Um ihre Schulden zu bezahlen, exportieren zahlreiche Länder des Südens landwirtschaftliche Rohstoffe, was zu Lasten der Produktion lebensnotwendiger Nahrungsmittel für die lokale Bevölkerung geht. Und doch gibt es eine Alternative: Die Absage an eine illegitime Verschuldung und der Aufbau einer Nahrungssouveränität durch eine echte Agrarreform. Diese Alternative bedeutet natürlich eine Konfrontation mit den transnationalen Konzernen und den Ländern des Nordens. Am Beispiel Brasilien zeigt sich, wie schwierig dieser Weg ist.
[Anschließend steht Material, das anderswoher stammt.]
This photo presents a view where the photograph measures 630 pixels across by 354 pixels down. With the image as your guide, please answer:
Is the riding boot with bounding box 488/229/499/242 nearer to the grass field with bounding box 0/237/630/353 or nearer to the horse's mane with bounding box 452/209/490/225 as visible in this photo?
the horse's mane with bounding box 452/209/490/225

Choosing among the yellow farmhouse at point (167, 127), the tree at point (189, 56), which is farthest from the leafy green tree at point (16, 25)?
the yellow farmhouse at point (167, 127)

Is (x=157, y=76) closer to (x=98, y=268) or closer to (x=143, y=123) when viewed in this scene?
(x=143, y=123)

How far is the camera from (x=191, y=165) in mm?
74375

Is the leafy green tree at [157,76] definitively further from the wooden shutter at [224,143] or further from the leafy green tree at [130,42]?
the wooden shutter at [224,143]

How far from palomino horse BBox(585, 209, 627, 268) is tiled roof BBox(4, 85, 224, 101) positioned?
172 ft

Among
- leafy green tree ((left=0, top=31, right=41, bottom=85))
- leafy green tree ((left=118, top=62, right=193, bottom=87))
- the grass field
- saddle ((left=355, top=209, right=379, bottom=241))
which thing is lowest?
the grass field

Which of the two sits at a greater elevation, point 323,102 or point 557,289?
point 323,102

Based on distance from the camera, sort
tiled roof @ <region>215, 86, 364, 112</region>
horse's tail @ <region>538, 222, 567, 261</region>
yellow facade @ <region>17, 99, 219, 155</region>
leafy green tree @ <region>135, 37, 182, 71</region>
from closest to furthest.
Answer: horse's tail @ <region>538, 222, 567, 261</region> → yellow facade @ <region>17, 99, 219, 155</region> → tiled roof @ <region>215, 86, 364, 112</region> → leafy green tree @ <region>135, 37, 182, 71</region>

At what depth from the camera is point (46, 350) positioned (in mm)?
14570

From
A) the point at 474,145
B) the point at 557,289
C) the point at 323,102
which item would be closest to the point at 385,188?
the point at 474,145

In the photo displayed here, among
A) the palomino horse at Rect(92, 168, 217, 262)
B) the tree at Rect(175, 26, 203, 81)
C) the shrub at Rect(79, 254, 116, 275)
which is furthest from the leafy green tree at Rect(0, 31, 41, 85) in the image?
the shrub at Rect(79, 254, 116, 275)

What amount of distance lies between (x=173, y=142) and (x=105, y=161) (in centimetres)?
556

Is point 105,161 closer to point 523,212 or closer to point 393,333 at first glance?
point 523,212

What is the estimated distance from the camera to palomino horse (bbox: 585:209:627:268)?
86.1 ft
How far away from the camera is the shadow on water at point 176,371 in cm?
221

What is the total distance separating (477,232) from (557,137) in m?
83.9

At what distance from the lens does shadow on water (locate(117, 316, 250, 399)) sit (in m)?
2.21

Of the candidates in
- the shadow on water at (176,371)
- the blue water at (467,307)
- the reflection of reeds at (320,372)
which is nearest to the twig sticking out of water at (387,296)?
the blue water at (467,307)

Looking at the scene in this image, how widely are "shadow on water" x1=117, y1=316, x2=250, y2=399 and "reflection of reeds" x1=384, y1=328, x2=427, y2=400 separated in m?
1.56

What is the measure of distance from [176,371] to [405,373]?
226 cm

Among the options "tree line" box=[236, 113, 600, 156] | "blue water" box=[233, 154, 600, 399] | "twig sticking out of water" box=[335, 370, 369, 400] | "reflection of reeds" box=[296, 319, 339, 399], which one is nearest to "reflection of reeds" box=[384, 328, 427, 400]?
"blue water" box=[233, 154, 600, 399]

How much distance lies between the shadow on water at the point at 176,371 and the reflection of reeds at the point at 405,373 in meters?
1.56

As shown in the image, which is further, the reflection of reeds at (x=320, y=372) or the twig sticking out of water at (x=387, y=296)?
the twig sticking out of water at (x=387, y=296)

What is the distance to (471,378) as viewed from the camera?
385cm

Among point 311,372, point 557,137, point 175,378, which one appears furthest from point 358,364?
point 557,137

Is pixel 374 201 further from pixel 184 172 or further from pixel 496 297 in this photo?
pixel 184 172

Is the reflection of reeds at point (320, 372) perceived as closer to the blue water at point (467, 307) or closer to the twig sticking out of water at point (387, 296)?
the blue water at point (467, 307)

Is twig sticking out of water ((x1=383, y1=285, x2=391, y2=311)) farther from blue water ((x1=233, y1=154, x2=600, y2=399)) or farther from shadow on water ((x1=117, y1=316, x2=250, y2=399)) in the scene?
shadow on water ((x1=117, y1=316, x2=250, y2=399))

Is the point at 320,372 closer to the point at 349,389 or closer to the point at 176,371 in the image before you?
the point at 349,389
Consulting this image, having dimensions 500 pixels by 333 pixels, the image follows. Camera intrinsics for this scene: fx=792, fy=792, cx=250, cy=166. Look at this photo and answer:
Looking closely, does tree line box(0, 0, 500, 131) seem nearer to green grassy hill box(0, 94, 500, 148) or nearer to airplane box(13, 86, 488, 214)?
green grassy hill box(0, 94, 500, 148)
Die Firma Nestlé, die für das Modell des „Agroexports“ steht und sich ausschliesslich an eine privilegierte Schicht richtet, ist nichtsdestotrotz am Programm „Fome Cero“ („Hunger null“) beteiligt, das Prestigeprojekt der Regierung Lula, während gleichzeitig die Landreform stockt.
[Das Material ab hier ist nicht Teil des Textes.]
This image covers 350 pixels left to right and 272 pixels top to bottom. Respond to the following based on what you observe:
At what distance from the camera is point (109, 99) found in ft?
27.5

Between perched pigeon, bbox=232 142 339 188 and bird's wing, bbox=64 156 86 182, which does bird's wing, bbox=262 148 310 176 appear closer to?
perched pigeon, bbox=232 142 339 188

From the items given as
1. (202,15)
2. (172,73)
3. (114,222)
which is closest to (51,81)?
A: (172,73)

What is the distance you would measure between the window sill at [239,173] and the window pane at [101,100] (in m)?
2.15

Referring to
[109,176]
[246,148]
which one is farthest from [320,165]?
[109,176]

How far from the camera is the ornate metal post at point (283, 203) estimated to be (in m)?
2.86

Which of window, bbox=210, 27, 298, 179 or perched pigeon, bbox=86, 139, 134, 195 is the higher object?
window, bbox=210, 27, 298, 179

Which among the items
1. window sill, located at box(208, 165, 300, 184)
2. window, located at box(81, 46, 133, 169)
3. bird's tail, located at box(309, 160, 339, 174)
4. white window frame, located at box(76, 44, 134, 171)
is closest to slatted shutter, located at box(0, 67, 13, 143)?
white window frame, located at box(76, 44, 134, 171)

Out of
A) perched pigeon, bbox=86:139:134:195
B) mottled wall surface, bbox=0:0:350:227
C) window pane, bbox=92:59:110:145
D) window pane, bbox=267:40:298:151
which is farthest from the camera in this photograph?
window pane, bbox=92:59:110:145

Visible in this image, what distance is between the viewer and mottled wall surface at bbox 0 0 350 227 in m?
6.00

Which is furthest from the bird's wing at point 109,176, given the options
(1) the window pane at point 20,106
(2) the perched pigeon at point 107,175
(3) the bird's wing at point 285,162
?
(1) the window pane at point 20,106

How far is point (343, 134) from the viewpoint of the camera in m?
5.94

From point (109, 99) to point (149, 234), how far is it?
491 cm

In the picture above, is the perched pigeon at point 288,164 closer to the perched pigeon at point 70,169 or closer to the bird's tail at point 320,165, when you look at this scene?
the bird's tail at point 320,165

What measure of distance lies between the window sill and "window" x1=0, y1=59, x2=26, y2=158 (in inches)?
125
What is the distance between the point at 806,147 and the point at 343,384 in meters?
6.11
Die transnationalen Konzerne kontrollieren Herstellung, Verarbeitung und Verkauf von landwirtschaftlichen Produkten. Für die VerbraucherInnen führt dies zu einer Standardisierung der Ernährung und zur Verarmung von Geschmack und sogar Nährwert. Was die Umwelt betrifft, so richtet diese Art von Landwirtschaft unzählige Schäden an: Rodung und Verwüstung, Wasserverschmutzung durch grosse Mengen an Dünge- und Schädlingsbekämpfungsmitteln, Erosion, Versalzung der Böden...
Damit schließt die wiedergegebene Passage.